Arrêtez de vous excuser !
Dans nos expériences de visite en tant que visiteuses, nous constatons souvent que les guides s’excusent. De diverses manières, pour diverses raisons, mais beaucoup commencent par s’excuser, et franchement, c’est très dommage.
Très récemment, on a suivi une visite guidée en équipe. Alors certes, nous sommes une équipe de guides et c’est souvent plus difficile de faire une visite devant ses pairs. Mais le guide a commencé par nous dire. “Ah, vous êtes guides il parait ?! Bon, ça fait pas longtemps que je fais ce métier hein, j’espère que ça ira”. On a trouvé ça trop dommage que notre visite commence par ça. Ce genre de commentaires nous met malgré nous dans une attente négative. D’autant que la visite qui a suivi était super, le guide en question avait une personnalité très affirmée, un texte et un timing tout à fait maitrisés.
Alors pourquoi s’excuser d’avance ? Pourquoi commencer par ça ? Quel est l’objectif ? Pour nous, l’impact a été de penser : « bon bah dommage, ça va être moyen ». Alors certes, on a pu constater qu’en fait, c’était très bien et on était rassurés, mais ça n’invite pas à se mettre dans de bonnes dispositions.
Quand on accueille de nouvelles stagiaires, on leur interdit explicitement de dire qu’elles font leur première visite en début de visite, ou qu’elles sont stagiaires, parce que ça met le public dans une attente étrange.
Quand on fait une visite pour la première fois, ça nous semble une très mauvaise idée de le dire avant de commencer. On peut éventuellement le dire en fin de visite “C’était ma première !” Et les visiteur·euse·s seront content·es d’avoir assisté à une première et féliciteront leur guide parce qu’ils ne s’en seront pas du tout rendu compte.
Les 1000 autres manières de s’excuser.
Et dans des visites menées depuis longtemps, les guides (même très expérimenté·es) regorgent de créativité pour s’excuser.
“Je ne suis pas très douée en chiffres”.
NON. Si on ne se souvient plus d’un chiffre, on ne le dit pas et c’est tout. Vos visiteur·euse·s sont souvent déjà impressionnés de tout ce que vous avez retenu sur le sujet !
“Je suis là pour la saison, je ne connais pas par cœur toute la région”.
NON. Si on vous pose une question très spécifique, donnez votre réalité. Mais ce n’est pas la peine d’anticiper cela et de laisser le public imaginer que vous ne saurez pas les renseigner. Dans 90% des cas, vous aurez toutes les réponses aux questions, personne ne le saura et ce sera très bien comme ça parce que ça ne créera pas de déception.
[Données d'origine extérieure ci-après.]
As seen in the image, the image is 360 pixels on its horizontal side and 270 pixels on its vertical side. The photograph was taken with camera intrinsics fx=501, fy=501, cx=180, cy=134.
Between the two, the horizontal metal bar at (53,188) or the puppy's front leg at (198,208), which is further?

“Si vous avez des questions, n’hésitez pas à m’interrompre”.
Mais NON voyons. On n’interrompt pas son guide, c’est très malpoli ! Si vous pensez que votre parole peut être interrompue n’importe quand, quelle valeur donnez-vous à votre parole ? Disons plutôt : “S’il y a des questions que vous vous posez et auxquelles je n’aurai pas répondu en fin de visite / arrêt, je prévois un temps pour ça”.
À bas le syndrome de l’impostrice.
Il est très facile (et très courant) dans nos métiers de ressentir ce syndrome de l’imposteur·ice parce qu’on est dans un métier de transmission qui nous place comme “sachant” dans les représentations communes, un métier dans lequel l’on s’expose beaucoup, où l’on parle de nombreux sujets dont et on ne peut de toute évidence pas être vraiment pointu·es sur TOUS ces sujets.
Mais il nous semble vraiment préférable de nous redire en permanence que nous sommes légitimes plutôt que de chercher à nous justifier sur les points sur lesquels on se sent moins serein·es. Ce sera toujours mieux et pour plusieurs raisons. Côté public, ça évitera de provoquer par anticipation quelque chose de négatif (“ça risque de ne pas être super” ; “si elle est mauvaise en chiffre, je vais aller vérifier les chiffres donnés”…) Côté guide, ça nous empêche d’assumer notre rôle. Ça nous met d’emblée dans une posture d’incompétent·e alors que nous sommes légitimes et compétent·es.
Si l’on veut que notre métier et nos compétences soient reconnues à leur juste valeur, arrêtons de nous excuser.